Reprinted from the Kinnser Software Home Health Blog March 28, 2012 by Karen Brooks
Amid the myriad improvements the Medicare Provider Enrollment, Chain and Ownership System (PECOS) database system has undergone in recent years is a new program that a top expert in the field says will help health care providers stay in the Centers for Medicare and Medicaid Services (CMS) compliance, better insure themselves against denied claims and reduce the risk of fraud in the Medicare system.
The “surrogate” program will let providers approve agencies, consultants, third-party vendors or any other entity of their choosing to work on their behalf in the PECOS system – allowing them to enroll payers and keep records up-to-date without having to get approval for a National Provider Identifier (NPI) and National Plan & Provider Enumeration System login.
“It’s incredibly smart and easy,” said PECOS expert David Zetter, founder, consultant and speaker atZetter HealthCare in Harrisburg, Penn.
The program is aimed at preventing providers from sharing out their unique NPI usernames and passwords – which by Medicare policy is supposed to be kept private – to entities they hire or contract to take care of their PECOS credentials.
An entity, employee or third party vendor applies to be a surrogate, and then looks up all the NPIs of the providers they want to add to their account.
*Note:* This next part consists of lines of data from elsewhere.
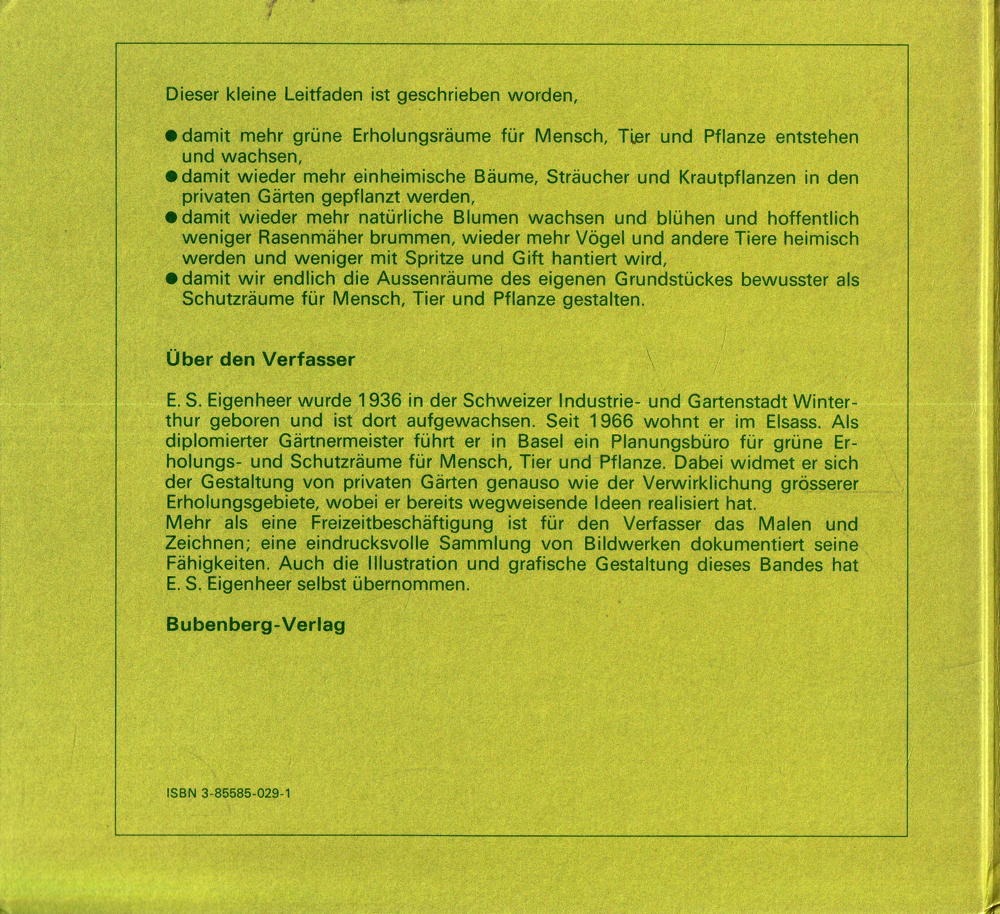 Dieser kleine Leitfaden ist geschrieben worden,

● damit mehr grüne Erholungsräume für Mensch, Tier und Pflanze entstehen und wachsen,
● damit wieder mehr einheimische Bäume, Sträucher und Krautpflanzen in den privaten Gärten gepflanzt werden,
● damit wieder mehr natürliche Blumen wachsen und blühen und hoffentlich weniger Rasenmäher brummen, wieder mehr Vögel und andere Tiere heimisch werden und weniger mit Spritze und Gift hantiert wird,
● damit wir endlich die Aussenräume des eigenen Grundstückes bewusster als Schutzräume für Mensch, Tier und Pflanze gestalten.

Über den Verfasser

E. S. Eigenheer wurde 1936 in der Schweizer Industrie- und Gartenstadt Winterthur geboren und ist dort aufgewachsen. Seit 1966 wohnt er im Elsass. Als diplomierter Gärtnermeister führt er in Basel ein Planungsbüro für grüne Erholungs- und Schutzräume für Mensch, Tier und Pflanze. Dabei widmet er sich der Gestaltung von privaten Gärten genauso wie der Verwirklichung grösserer Erholungsgebiete, wobei er bereits wegweisende Ideen realisiert hat.
Mehr als eine Freizeitbeschäftigung ist für den Verfasser das Malen und Zeichnen; eine eindrucksvolle Sammlung von Bildwerken dokumentiert seine Fähigkeiten. Auch die Illustration und grafische Gestaltung dieses Bandes hat E. S. Eigenheer selbst übernommen.

Bubenberg-Verlag

ISBN 3-85585-029-1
The system then sends an email to the provider asking for approval. Once approved, the surrogate has the ability to access National Plan and Provider Enumeration System (NPPES), PECOS and Electronic Health Record (HER) registration and attestation should the provider allow all these areas, Zetter said.
The problem the program is trying to solve?
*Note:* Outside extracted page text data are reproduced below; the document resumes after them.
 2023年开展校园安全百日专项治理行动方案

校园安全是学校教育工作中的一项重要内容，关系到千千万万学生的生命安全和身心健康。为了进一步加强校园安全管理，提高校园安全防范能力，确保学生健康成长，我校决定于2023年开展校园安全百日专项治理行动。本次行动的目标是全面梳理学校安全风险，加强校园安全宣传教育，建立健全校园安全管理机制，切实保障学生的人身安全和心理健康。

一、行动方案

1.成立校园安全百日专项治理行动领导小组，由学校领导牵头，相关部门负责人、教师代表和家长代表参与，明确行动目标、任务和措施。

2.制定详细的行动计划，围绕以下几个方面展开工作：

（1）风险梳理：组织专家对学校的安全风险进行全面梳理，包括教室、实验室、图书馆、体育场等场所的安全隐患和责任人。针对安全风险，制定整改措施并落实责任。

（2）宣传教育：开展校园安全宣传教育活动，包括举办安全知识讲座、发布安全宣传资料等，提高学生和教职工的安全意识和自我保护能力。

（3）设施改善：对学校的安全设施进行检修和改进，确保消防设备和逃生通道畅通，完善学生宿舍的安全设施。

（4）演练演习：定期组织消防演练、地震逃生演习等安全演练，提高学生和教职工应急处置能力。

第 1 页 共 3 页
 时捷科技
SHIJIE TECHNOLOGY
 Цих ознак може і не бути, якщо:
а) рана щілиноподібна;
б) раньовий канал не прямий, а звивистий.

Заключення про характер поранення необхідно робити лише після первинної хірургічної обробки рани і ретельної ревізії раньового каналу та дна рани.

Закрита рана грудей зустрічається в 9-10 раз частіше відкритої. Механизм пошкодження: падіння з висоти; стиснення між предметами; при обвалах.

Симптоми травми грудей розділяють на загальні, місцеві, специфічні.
“Compliance, security, breaking the law,” Zetter said. “Right now, providers have to give somebody like me or someone else their user ID and password in order to get into their NPPES account or PECOS (to help with their credentialing process.) Medicare is currently turning a blind eye, but the regulations don’t really allow this. You’re in violation of their security policies by doing that, but there’s no other alternative. Ninety-nine percent of providers don’t do their own credentials.”
The program was set to go live in May, 2012, he said, but technical difficulties in the programming is delaying the rollout – which will now come at an undetermined later date.
The new program should allow home health agencies to act as surrogates for referring physicians, enrolling them in PECOS for those who have not taken the initiative to do so and helping them keep those records up to date.
“Any provider could authorize anyone to be their surrogate,” Zetter said, “but any surrogate will go through CMS/CPI vetting via their social security number and other ID information to ensure they are not excluded individuals.” This access will help agencies avoid potential denial of claims for services that were ordered or referred by a physician or other eligible professional simply for lack of an approved file in PECOS. Click to learn more.
“The surrogate program is big for any practice or group or entity that has multiple providers because it makes it easier to access all those providers files, rather than in one place having to login separately for every provider,” he said.
- If you decide to apply as a surrogate, make sure you contact the provider first so that he or she knows to look for the PECOS email informing them of your request to be approved. Emails slip through the cracks, and the application will only be good for a set amount of time.
- Make sure the contact email on the NPPES account is up to date, so that the email will go to the right person for approval.